Performance profiles

This notebook shows how to use the corsort package to determine the performance profiles of several sorting algorithms.

Here the following sorts will be compared:

Top-down merge
Binary insertion
Binary insertion \(\rho\)
Ford-Johnson \(\rho\)
Quicksort
ASort \(\rho\)
Bottom-up merge \(\rho\)
Multizip \(\rho\)
Corsort \(\rho\)

First we load some packages.

[1]:

import numpy as np
from matplotlib import pyplot as plt
from multiprocess.pool import Pool

from corsort import *

We populate the list of sorts we want to study. As we consider profiles, the scorer used matters (here \(\rho\) is the main external scorer).

[2]:

sort_list = [
    SortMergeTopDown(compute_history=True),
    SortBinaryInsertion(compute_history=True),
    WrapSortScorer(sort=SortBinaryInsertion(), scorer=jit_scorer_rho, compute_history=True),
    WrapSortScorer(sort=SortFordJohnson(), scorer=jit_scorer_rho, compute_history=True),
    SortQuick(compute_history=True),
    WrapSortScorer(sort=SortAsortQuickselect(), scorer=jit_scorer_rho, compute_history=True),
    WrapSortScorer(sort=SortMergeBottomUp(), scorer=jit_scorer_rho, compute_history=True),
    WrapSortScorer(sort=SortMultizip(), scorer=jit_scorer_rho, compute_history=True),
    JitCorsortDeltaMaxRho(compute_history=True)
]
legends = {'mergesort_top_down': 'Top-down merge',
 'binary_insertion_sort': 'Binary insertion',
 'binary_insertion_sort_rho': r'Binary insertion $\rho$',
 'ford_johnson_rho': r'Ford-Johnson $\rho$',
 'quicksort': 'Quicksort',
 'asort_quickselect_rho': r'Asort $\rho$',
 'mergesort_bottom_up_rho': r'Bottom-up merge $\rho$',
 'multizip_sort_rho': r'Multizip $\rho$',
 'corsort_delta_max_rho': r"Corsort-$\Delta$ $\rho$"}

We decide the value of \(n\) to study and the number of trials.

[3]:

n = 1000
nt = 10000

We now run the experiments, with some multi-processing to speed-up things.

[4]:

with Pool() as p:
    convergence = evaluate_convergence(sort_list=sort_list, n=n, nt=nt, pool=p)

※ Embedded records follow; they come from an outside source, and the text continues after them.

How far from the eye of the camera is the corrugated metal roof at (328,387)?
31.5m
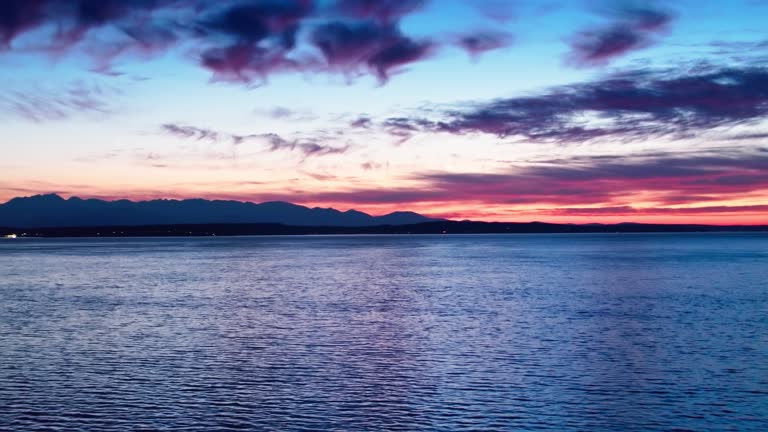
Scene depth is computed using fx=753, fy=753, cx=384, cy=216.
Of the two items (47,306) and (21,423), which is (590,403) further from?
(47,306)

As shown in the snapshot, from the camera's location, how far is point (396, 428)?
25406 mm

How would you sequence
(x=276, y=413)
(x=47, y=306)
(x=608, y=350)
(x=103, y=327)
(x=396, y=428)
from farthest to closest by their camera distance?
(x=47, y=306) < (x=103, y=327) < (x=608, y=350) < (x=276, y=413) < (x=396, y=428)

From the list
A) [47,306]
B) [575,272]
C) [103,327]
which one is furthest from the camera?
[575,272]

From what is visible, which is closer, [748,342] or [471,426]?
[471,426]

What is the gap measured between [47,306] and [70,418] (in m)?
38.2

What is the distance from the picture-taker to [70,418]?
26.7 m

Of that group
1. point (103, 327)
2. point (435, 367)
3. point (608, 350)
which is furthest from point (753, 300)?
point (103, 327)

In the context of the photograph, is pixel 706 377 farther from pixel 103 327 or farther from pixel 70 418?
pixel 103 327

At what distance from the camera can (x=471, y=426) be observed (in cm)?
→ 2553

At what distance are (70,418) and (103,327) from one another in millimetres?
22428

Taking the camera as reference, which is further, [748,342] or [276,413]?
[748,342]

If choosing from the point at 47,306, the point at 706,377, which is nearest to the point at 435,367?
the point at 706,377

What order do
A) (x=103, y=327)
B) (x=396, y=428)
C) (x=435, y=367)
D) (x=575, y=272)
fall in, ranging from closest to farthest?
(x=396, y=428), (x=435, y=367), (x=103, y=327), (x=575, y=272)

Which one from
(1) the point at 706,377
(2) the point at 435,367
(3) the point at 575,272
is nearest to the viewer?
(1) the point at 706,377
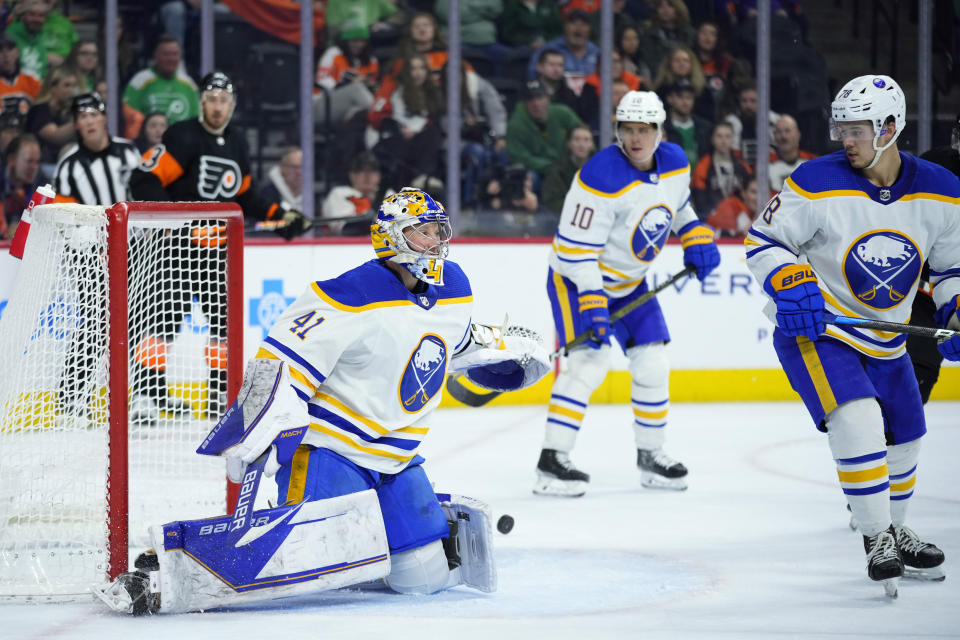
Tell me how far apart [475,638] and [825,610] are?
0.75 m

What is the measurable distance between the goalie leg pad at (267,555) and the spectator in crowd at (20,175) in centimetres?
379

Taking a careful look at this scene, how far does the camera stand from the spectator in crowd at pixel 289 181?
6.29 meters

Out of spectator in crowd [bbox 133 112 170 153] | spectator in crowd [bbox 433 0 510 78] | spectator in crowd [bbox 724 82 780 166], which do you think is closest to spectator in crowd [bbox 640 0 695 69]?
spectator in crowd [bbox 724 82 780 166]

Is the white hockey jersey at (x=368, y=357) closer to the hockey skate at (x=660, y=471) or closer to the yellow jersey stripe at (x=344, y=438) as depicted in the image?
the yellow jersey stripe at (x=344, y=438)

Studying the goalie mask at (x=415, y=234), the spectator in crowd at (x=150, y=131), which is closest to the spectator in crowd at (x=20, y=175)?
the spectator in crowd at (x=150, y=131)

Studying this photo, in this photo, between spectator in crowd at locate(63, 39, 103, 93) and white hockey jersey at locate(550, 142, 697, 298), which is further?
spectator in crowd at locate(63, 39, 103, 93)

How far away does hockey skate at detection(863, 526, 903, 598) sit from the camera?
2.81 m

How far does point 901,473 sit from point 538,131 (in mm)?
3778

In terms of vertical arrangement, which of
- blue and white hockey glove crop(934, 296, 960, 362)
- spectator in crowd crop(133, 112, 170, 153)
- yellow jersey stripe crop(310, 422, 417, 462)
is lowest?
yellow jersey stripe crop(310, 422, 417, 462)

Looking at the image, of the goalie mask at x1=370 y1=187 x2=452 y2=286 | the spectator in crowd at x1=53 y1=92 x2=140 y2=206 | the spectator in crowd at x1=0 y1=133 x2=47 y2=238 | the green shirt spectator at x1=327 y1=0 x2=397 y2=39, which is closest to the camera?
the goalie mask at x1=370 y1=187 x2=452 y2=286

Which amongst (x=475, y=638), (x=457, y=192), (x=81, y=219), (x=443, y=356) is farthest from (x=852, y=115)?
(x=457, y=192)

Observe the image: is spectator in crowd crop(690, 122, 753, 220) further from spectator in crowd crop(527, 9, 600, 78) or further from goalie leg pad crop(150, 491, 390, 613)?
goalie leg pad crop(150, 491, 390, 613)

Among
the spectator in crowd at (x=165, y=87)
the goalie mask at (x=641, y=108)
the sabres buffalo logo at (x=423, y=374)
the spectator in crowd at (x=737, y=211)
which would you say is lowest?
the sabres buffalo logo at (x=423, y=374)

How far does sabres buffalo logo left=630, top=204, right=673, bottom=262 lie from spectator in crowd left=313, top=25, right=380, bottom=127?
7.83 ft
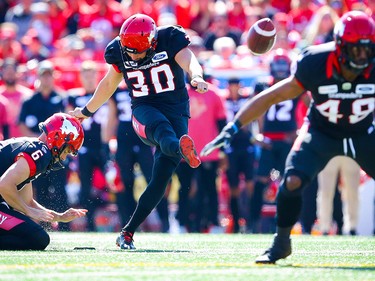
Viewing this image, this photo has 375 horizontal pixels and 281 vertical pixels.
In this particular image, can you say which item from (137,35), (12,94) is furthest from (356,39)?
(12,94)

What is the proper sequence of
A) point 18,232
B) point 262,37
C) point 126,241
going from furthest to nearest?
point 262,37
point 126,241
point 18,232

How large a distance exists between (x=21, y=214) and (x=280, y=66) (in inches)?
194

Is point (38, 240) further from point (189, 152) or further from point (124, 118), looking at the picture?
point (124, 118)

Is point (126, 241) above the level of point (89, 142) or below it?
below

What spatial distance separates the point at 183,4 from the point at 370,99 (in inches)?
354

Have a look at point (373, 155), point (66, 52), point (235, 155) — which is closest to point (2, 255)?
point (373, 155)

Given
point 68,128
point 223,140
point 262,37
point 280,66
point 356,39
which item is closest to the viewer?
point 356,39

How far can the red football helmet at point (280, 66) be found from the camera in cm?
1125

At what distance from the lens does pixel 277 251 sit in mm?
5930

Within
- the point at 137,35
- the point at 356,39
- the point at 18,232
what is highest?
the point at 137,35

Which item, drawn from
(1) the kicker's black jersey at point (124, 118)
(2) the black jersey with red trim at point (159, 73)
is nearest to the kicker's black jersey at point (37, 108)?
(1) the kicker's black jersey at point (124, 118)

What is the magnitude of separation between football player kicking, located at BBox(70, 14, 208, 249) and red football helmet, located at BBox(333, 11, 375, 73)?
1491 mm

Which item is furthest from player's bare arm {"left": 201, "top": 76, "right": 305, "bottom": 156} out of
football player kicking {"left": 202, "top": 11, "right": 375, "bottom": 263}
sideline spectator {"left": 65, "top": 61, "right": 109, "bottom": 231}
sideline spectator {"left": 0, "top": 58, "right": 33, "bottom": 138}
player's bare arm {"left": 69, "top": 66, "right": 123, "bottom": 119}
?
sideline spectator {"left": 0, "top": 58, "right": 33, "bottom": 138}

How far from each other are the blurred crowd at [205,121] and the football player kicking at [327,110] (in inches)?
163
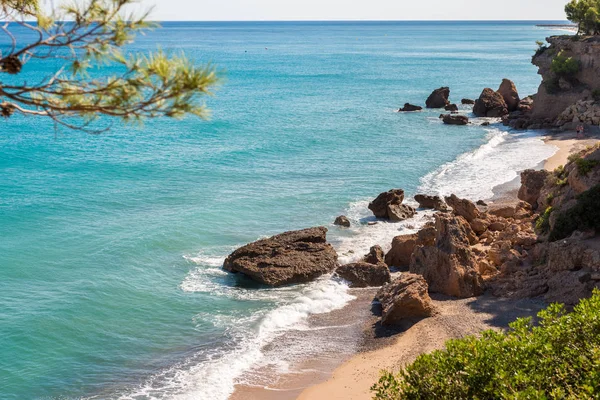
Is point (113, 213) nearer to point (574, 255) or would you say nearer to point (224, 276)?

Evaluate convergence of mergesort_top_down for n = 1000

100%|██████████| 10000/10000 [28:20<00:00,  5.88it/s]

Evaluate convergence of binary_insertion_sort for n = 1000

100%|██████████| 10000/10000 [29:23<00:00,  5.67it/s]

Evaluate convergence of binary_insertion_sort_rho for n = 1000

100%|██████████| 10000/10000 [58:20<00:00,  2.86it/s]

Evaluate convergence of ford_johnson_rho for n = 1000

100%|██████████| 10000/10000 [1:08:32<00:00,  2.43it/s]

Evaluate convergence of quicksort for n = 1000

100%|██████████| 10000/10000 [40:55<00:00,  4.07it/s]

Evaluate convergence of asort_quickselect_rho for n = 1000

100%|██████████| 10000/10000 [1:35:46<00:00,  1.74it/s]

Evaluate convergence of mergesort_bottom_up_rho for n = 1000

100%|██████████| 10000/10000 [49:53<00:00,  3.34it/s]

Evaluate convergence of multizip_sort_rho for n = 1000

100%|██████████| 10000/10000 [52:46<00:00,  3.16it/s]

Evaluate convergence of corsort_delta_max_rho for n = 1000

100%|██████████| 10000/10000 [2:42:29<00:00,  1.03it/s]

We save the raw results.

[5]:

import dill as pickle
from pathlib import Path

fn = Path(f"profiles_n_{n}_nt_{nt}.pkl")
if fn.exists():
    with open(fn, 'rb') as f:
        convergence = pickle.load(f)
else:
    with open(fn, 'wb') as f:
        pickle.dump(convergence, f)

Then we display the results.

[6]:

m = n*(n-1)/2
fig = plt.figure(figsize=(15, 10))
ax = plt.axes()
decim=40
color_dict = auto_colors(sort_list)
for name in legends:
    ref = convergence[name]
    color = color_dict[name]
    p_m = ref.shape[1]
    x = np.arange(p_m)[::decim]
    ref = ref[:, ::decim]
    q = np.zeros((5, ref.shape[1]))
    for i, per in enumerate([2.5, 50, 97.5]):
        q[i, :] = np.percentile(ref, per, axis=0)
    q = q/m
    ax.plot(x, q[1, :], label=legends[name], color=color)
    ax.fill_between(x, q[0, :], q[2, :], alpha=.2, color=color)
plt.legend()
plt.grid()
ax.tick_params(labelright=True, right=True)
plt.ylabel('Distance to sorted list')
plt.xlabel('Comparisons performed')
plt.ylim([0, None])
plt.xlim([0, 12000])
plt.show()